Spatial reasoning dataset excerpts
___

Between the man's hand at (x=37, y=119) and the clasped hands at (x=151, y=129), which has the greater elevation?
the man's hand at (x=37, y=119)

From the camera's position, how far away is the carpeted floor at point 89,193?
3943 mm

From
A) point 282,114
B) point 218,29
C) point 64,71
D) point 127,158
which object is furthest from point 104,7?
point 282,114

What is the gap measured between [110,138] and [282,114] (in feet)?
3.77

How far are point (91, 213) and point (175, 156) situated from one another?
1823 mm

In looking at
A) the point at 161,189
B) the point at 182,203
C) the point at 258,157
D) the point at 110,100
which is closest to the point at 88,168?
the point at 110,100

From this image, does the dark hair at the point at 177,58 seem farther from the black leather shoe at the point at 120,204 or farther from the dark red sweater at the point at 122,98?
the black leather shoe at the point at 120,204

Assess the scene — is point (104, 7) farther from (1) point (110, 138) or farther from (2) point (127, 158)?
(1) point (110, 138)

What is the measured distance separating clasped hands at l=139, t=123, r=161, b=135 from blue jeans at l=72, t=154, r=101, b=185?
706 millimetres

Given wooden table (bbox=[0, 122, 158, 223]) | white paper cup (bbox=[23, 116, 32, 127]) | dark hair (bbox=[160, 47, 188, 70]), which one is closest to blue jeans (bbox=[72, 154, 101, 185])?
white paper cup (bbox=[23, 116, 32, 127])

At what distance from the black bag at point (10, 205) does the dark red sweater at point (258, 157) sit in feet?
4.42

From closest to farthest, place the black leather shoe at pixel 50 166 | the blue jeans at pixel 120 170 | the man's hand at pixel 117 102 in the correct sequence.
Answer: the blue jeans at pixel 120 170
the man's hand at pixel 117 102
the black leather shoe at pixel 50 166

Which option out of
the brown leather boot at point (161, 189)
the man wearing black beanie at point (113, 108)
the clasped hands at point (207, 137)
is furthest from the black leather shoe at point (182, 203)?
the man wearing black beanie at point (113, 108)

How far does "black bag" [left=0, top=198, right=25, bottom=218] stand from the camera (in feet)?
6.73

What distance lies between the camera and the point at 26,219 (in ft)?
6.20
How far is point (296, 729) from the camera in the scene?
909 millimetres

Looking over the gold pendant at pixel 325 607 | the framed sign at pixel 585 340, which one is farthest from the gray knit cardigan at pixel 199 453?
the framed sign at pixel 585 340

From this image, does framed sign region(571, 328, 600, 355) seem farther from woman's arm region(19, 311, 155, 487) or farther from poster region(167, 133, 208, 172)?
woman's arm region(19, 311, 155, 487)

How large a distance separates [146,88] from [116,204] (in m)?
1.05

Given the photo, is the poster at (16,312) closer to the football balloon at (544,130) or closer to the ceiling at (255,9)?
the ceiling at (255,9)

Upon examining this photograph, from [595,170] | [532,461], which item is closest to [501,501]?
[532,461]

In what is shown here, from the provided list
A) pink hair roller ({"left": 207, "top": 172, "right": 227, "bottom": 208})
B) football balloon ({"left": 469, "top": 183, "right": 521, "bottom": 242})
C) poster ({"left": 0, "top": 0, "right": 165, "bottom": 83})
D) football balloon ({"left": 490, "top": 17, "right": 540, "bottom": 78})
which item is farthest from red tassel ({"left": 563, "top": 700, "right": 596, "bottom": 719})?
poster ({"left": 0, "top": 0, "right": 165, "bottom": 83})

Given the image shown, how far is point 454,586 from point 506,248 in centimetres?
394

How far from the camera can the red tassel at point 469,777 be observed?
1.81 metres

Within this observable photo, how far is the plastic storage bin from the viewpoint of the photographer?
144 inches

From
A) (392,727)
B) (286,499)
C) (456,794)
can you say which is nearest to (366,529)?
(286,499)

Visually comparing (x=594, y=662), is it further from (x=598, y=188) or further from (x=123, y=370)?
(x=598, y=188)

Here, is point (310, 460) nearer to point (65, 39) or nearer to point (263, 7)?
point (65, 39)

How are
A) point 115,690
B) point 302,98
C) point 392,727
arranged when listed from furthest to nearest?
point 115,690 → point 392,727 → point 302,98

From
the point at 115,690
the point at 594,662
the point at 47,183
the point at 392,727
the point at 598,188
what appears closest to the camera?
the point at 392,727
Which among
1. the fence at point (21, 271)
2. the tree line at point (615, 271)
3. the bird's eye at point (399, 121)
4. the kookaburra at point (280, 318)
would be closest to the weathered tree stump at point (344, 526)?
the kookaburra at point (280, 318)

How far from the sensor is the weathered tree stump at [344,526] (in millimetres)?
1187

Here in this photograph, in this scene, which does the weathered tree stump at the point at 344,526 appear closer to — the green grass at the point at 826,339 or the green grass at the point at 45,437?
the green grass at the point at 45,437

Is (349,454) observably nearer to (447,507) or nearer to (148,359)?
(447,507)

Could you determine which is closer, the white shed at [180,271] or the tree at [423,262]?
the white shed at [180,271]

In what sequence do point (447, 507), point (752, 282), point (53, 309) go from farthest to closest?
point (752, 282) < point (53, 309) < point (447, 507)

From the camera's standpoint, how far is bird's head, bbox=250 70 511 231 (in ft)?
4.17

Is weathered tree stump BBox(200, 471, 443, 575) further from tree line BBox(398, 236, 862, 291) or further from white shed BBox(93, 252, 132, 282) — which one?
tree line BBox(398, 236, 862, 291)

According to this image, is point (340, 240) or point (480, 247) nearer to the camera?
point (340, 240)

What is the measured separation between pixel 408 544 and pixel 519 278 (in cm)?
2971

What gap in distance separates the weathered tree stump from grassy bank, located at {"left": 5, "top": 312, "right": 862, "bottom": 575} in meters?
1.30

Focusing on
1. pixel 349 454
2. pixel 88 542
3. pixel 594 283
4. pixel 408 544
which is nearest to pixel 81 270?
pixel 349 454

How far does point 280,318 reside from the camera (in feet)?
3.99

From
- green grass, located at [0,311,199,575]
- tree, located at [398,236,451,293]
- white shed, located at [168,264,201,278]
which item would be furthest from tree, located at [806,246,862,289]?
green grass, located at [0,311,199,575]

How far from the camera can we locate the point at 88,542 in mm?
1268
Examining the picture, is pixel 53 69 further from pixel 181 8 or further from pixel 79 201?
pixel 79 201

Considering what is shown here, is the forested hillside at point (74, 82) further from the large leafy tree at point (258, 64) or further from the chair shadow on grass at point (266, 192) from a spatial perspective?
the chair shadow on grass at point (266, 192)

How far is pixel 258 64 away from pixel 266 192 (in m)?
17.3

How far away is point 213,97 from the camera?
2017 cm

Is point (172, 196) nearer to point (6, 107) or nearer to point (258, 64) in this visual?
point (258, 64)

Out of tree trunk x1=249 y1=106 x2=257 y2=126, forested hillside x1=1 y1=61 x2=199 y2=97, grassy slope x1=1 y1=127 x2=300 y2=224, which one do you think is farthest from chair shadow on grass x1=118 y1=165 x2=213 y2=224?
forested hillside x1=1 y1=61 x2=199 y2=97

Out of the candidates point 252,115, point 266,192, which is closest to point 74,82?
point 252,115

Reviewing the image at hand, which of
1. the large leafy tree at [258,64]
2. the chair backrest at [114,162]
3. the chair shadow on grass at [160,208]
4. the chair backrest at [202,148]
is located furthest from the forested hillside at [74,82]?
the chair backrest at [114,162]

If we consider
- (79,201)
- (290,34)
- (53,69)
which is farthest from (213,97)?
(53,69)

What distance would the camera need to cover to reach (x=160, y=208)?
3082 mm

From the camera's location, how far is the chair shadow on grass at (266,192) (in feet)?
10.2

___

STATED PROBLEM:
Rename "dark red sweater" to "maroon sweater" everywhere in the listing above, and leave everything else unchanged.

IN RESPONSE:
Between the man's hand at (x=37, y=119) and the clasped hands at (x=151, y=129), which has the greater elevation?
the man's hand at (x=37, y=119)

From the camera's position, how far away is the carpeted floor at point 89,193?
3943 mm

From
A) point 282,114
B) point 218,29
C) point 64,71
D) point 127,158
which object is furthest from point 104,7?
point 282,114

What is the gap measured between [110,138] and [282,114] (in feet)?
3.77

How far are point (91, 213) and point (175, 156) situated from one another?
1823 mm

In looking at
A) the point at 161,189
B) the point at 182,203
C) the point at 258,157
D) the point at 110,100
which is closest to the point at 88,168?
the point at 110,100

From this image, does the dark hair at the point at 177,58 seem farther from the black leather shoe at the point at 120,204 or farther from the maroon sweater at the point at 122,98?
the black leather shoe at the point at 120,204

Assess the scene — is point (104, 7) farther from (1) point (110, 138) or farther from (2) point (127, 158)?
(1) point (110, 138)

What is the measured distance separating clasped hands at l=139, t=123, r=161, b=135 from blue jeans at l=72, t=154, r=101, b=185?
706 millimetres

Given wooden table (bbox=[0, 122, 158, 223]) | white paper cup (bbox=[23, 116, 32, 127]) | dark hair (bbox=[160, 47, 188, 70]), which one is closest to blue jeans (bbox=[72, 154, 101, 185])?
white paper cup (bbox=[23, 116, 32, 127])

At what distance from the black bag at point (10, 205) does the maroon sweater at point (258, 157) sit in feet?
4.42

From closest to farthest, place the black leather shoe at pixel 50 166 | the blue jeans at pixel 120 170 | the man's hand at pixel 117 102 in the correct sequence.
Answer: the blue jeans at pixel 120 170
the man's hand at pixel 117 102
the black leather shoe at pixel 50 166

Which option out of
the brown leather boot at point (161, 189)
the man wearing black beanie at point (113, 108)
the clasped hands at point (207, 137)
is furthest from the black leather shoe at point (182, 203)?
the man wearing black beanie at point (113, 108)

How far does "black bag" [left=0, top=198, right=25, bottom=218] stand from the camera (in feet)?
6.73

What distance lies between the camera and the point at 26,219 (in ft)?
6.20
How far is point (296, 729) from the camera in the scene?
909 millimetres

Looking over the gold pendant at pixel 325 607 | the framed sign at pixel 585 340, which one is farthest from the gray knit cardigan at pixel 199 453?
the framed sign at pixel 585 340

From this image, does framed sign region(571, 328, 600, 355) seem farther from woman's arm region(19, 311, 155, 487) or farther from poster region(167, 133, 208, 172)?
woman's arm region(19, 311, 155, 487)

How large a distance separates [146,88] from [116,204] (in m)?
1.05

Given the photo, is the poster at (16,312) closer to the football balloon at (544,130) or closer to the ceiling at (255,9)?
the ceiling at (255,9)

Upon examining this photograph, from [595,170] | [532,461], which item is closest to [501,501]?
[532,461]

In what is shown here, from the provided list
A) pink hair roller ({"left": 207, "top": 172, "right": 227, "bottom": 208})
B) football balloon ({"left": 469, "top": 183, "right": 521, "bottom": 242})
C) poster ({"left": 0, "top": 0, "right": 165, "bottom": 83})
D) football balloon ({"left": 490, "top": 17, "right": 540, "bottom": 78})
which item is farthest from red tassel ({"left": 563, "top": 700, "right": 596, "bottom": 719})?
poster ({"left": 0, "top": 0, "right": 165, "bottom": 83})

Given the image shown, how far is point 454,586 from point 506,248 in centimetres?
394

How far from the camera can the red tassel at point 469,777 be observed?
1.81 metres

Within this observable photo, how far is the plastic storage bin from the viewpoint of the photographer?
144 inches

From
A) (392,727)
B) (286,499)
C) (456,794)
can you say which is nearest to (366,529)?
(286,499)

Visually comparing (x=594, y=662), is it further from (x=598, y=188) or further from (x=123, y=370)?
(x=598, y=188)

Here, is point (310, 460) nearer to point (65, 39) or nearer to point (263, 7)?
point (65, 39)

How are
A) point 115,690
B) point 302,98
C) point 392,727
arranged when listed from furthest to nearest?
point 115,690 → point 392,727 → point 302,98

From
the point at 115,690
the point at 594,662
the point at 47,183
the point at 392,727
the point at 598,188
what appears closest to the camera?
the point at 392,727
Which among
1. the fence at point (21, 271)
2. the tree line at point (615, 271)
3. the bird's eye at point (399, 121)
4. the kookaburra at point (280, 318)
would be closest to the weathered tree stump at point (344, 526)?
the kookaburra at point (280, 318)

How far from the sensor is the weathered tree stump at [344,526] (in millimetres)?
1187

Here in this photograph, in this scene, which does the weathered tree stump at the point at 344,526 appear closer to — the green grass at the point at 826,339 or the green grass at the point at 45,437?
the green grass at the point at 45,437

Is (349,454) observably nearer to (447,507) or nearer to (148,359)?
(447,507)

Could you determine which is closer, the white shed at [180,271] or the tree at [423,262]?
the white shed at [180,271]

In what sequence do point (447, 507), point (752, 282), point (53, 309) go from farthest to closest?
point (752, 282) < point (53, 309) < point (447, 507)

From the camera's standpoint, how far is bird's head, bbox=250 70 511 231 (in ft)?
4.17

Is weathered tree stump BBox(200, 471, 443, 575) further from tree line BBox(398, 236, 862, 291) or further from white shed BBox(93, 252, 132, 282) — which one?
tree line BBox(398, 236, 862, 291)

According to this image, is point (340, 240) or point (480, 247) nearer to the camera?
point (340, 240)

What is the measured separation between pixel 408 544 and pixel 519 278 (in cm)?
2971

What gap in distance separates the weathered tree stump from grassy bank, located at {"left": 5, "top": 312, "right": 862, "bottom": 575} in meters?
1.30

Focusing on
1. pixel 349 454
2. pixel 88 542
3. pixel 594 283
4. pixel 408 544
which is nearest to pixel 81 270?
pixel 349 454

How far does point 280,318 reside from the camera (in feet)?
3.99

From
- green grass, located at [0,311,199,575]
- tree, located at [398,236,451,293]
- white shed, located at [168,264,201,278]
which item would be furthest from tree, located at [806,246,862,289]?
green grass, located at [0,311,199,575]

How far from the camera can we locate the point at 88,542 in mm?
1268
Examining the picture, is pixel 53 69 further from pixel 181 8 or further from pixel 79 201?
pixel 79 201

Considering what is shown here, is the forested hillside at point (74, 82) further from the large leafy tree at point (258, 64) or further from the chair shadow on grass at point (266, 192) from a spatial perspective?
the chair shadow on grass at point (266, 192)

How far is pixel 258 64 away from pixel 266 192 (in m)?
17.3

How far away is point 213,97 from the camera?
2017 cm

Is point (172, 196) nearer to point (6, 107) or nearer to point (258, 64) in this visual?
point (258, 64)

Out of tree trunk x1=249 y1=106 x2=257 y2=126, forested hillside x1=1 y1=61 x2=199 y2=97, grassy slope x1=1 y1=127 x2=300 y2=224, which one do you think is farthest from chair shadow on grass x1=118 y1=165 x2=213 y2=224?
forested hillside x1=1 y1=61 x2=199 y2=97

Out of the candidates point 252,115, point 266,192, which is closest to point 74,82?
point 252,115

Reviewing the image at hand, which of
1. the large leafy tree at [258,64]
2. the chair backrest at [114,162]
3. the chair shadow on grass at [160,208]
4. the chair backrest at [202,148]
is located furthest from the forested hillside at [74,82]?
the chair backrest at [114,162]

If we consider
- (79,201)
- (290,34)
- (53,69)
which is farthest from (213,97)?
(53,69)

What distance would the camera need to cover to reach (x=160, y=208)?
3082 mm

From the camera's location, how far is the chair shadow on grass at (266,192) (in feet)?
10.2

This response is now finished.